Everybody loves a cookbook. A real cookbook, that is.

You see them on coffee tables, kitchen tables, ready to be idly thumbed through – or meticulously followed through.

For many people, they are a source of inspiration to dip into for that perfect main course or hard-to-think-of dessert. For others, they spark new ideas for twists and variations on somebody else's theme. For a few people, cooking through the entire book becomes a goal in its own right …

The 2009 film Julie and Julia was the first major motion picture to be written about a blog. In the film, based on a true story, Meryl Streep plays Julia Child, chef and author of the 1961 classic Mastering the Art of French Cooking, and Amy Adams plays Julie Powell, a young, frustrated New York writer and blogger with a passion for food. Julie decides to cook all 524 recipes from Child's book in 365 days and blog her experiences. As she progresses towards this impossible goal, her blog gathers momentum and Julie gathers followers (and some heated relationship challenges) as she ticks every recipe and shares her experience of ‘cooking out loud’ with an ever-growing community.

» **Problem a**
Copy the cookbook passage word for word between "Everybody loves a" and "meticulously followed through.", inclusive.

Box-labeled dataset excerpts
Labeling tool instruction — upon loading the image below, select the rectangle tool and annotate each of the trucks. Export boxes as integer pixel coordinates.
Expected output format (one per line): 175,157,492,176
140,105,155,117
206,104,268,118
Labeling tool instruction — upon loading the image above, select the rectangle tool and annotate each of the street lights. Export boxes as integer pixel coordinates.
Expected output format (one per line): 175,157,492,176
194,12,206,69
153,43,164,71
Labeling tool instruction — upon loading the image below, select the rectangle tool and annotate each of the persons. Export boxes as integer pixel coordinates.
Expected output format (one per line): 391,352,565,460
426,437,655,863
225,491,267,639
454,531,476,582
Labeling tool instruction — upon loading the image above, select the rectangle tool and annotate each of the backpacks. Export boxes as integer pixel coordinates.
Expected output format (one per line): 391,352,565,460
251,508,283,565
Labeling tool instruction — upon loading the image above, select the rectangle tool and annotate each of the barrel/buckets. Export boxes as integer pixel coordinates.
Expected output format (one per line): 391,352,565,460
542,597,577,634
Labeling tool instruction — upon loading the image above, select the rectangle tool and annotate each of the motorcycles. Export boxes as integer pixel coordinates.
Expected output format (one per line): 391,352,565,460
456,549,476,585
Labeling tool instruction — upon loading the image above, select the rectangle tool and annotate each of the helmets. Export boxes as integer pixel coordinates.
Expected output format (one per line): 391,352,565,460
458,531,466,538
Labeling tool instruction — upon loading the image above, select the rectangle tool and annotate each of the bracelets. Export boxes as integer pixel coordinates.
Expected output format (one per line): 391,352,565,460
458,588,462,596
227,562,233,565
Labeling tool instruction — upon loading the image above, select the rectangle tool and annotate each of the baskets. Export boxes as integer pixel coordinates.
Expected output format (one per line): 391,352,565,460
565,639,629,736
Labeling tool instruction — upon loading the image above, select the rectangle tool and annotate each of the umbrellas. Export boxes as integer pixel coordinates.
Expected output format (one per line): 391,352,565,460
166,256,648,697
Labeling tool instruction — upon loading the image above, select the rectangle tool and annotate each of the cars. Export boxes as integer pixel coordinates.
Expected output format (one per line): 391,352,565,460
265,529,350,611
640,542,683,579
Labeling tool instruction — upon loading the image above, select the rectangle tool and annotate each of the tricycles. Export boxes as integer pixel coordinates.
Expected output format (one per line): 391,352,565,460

» **Problem b**
Format as a numbered list, with blank lines omitted, the entries between the first line of the entries and the line holding "251,508,283,565", inclusive.

» **Worked solution a**
Everybody loves a cookbook. A real cookbook, that is.

You see them on coffee tables, kitchen tables, ready to be idly thumbed through – or meticulously followed through.

» **Worked solution b**
1. Labeling tool instruction — upon loading the image below, select the rectangle tool and annotate each of the trucks. Export boxes as integer pixel coordinates.
2. Expected output format (one per line): 175,157,492,176
3. 140,105,155,117
4. 206,104,268,118
5. Labeling tool instruction — upon loading the image above, select the rectangle tool and annotate each of the street lights. Export boxes as integer pixel coordinates.
6. Expected output format (one per line): 175,157,492,176
7. 194,12,206,69
8. 153,43,164,71
9. Labeling tool instruction — upon loading the image below, select the rectangle tool and annotate each of the persons. Export boxes as integer pixel coordinates.
10. Expected output format (one per line): 391,352,565,460
11. 426,437,655,863
12. 225,491,267,639
13. 454,531,476,582
14. Labeling tool instruction — upon loading the image above, select the rectangle tool and annotate each of the backpacks. Export boxes as integer pixel coordinates.
15. Expected output format (one per line): 391,352,565,460
16. 251,508,283,565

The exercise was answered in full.